Entrepreneurs urged: Embrace e-commerce

ENTERPRISE

Entrepreneurs are encouraged to take advantage of the country’s growing internet population and put up online platforms of their operations to scale up their businesses.

Ma. Elena Arbon, Cebu provincial director of the Department of Trade and Industry (DTI), said they are slowly introducing micro, small, and medium-sized enterprises (MSME) to electronic commerce or e-commerce to help them remain competitive amid a globalized business environment.

“We hope our MSMEs that are ready for it would really go into it. One example is our exporters. E-commerce is the way of the world,” she told Cebu Daily News.

Arbon defined e-commerce as an extension of one’s business online, where buying and selling and all other interactions are done on the web.
She likened this to setting up a “store” or a “marketing channel” which allowed entrepreneurs to reach a wider market.

Instead of establishing a physical shop for goods and services, Arbon said they may opt to build their presence online.

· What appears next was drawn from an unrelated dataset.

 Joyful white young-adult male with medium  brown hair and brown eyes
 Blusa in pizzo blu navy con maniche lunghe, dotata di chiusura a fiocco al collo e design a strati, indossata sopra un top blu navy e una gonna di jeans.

Rentals on spaces inside malls usually cost at least P200,000 every month while developing one’s own e-commerce site will only entail around P20,000.

Foot traffic inside malls average 100,000 to 200,000 every week, while e-commerce sites have the potential to reach millions of internet users not only in Cebu or the Philippines, but in the whole world.

Businesses are more likely to scale up their operations when they have online presence, said Arbon.

Philippine internet penetration has grown from 37 percent in 2013, translating to 36.1 million internet users, to 43.5 percent or 44 million internet users in 2016.

In 2013, the Philippines registered $1.5 billion in e-commerce sales and DTI’s Philippine E-Commerce Outlook 2018 projects this figure to grow by 101.4 percent in two years.

Last week, DTI Cebu launched an e-commerce and digital marketing workshop that will run until January next year.

Arbon said 20 MSMEs involved in various sectors such as food, furniture, and home accessories, among others, are participating with e-commerce advocate Janette Toral leading the workshop.

Toral has been pushing for the growth of e-commerce in the Philippines since 1997 and has helped the DTI come up with the Philippine E-Commerce Roadmap 2016-2020.

Among the topics covered in the workshop are website creation, product photography, web payments, social media presence, and search engine optimization.

“MSMEs in Cebu, which are more traditional, thrive in a different world. But they are the ones ready for e-commerce. It’s not something they can ignore,” said Arbon.

The trade official said their aim is to make more MSMEs understand the benefits of e-commerce so they can have substantial presence in that scene in the future.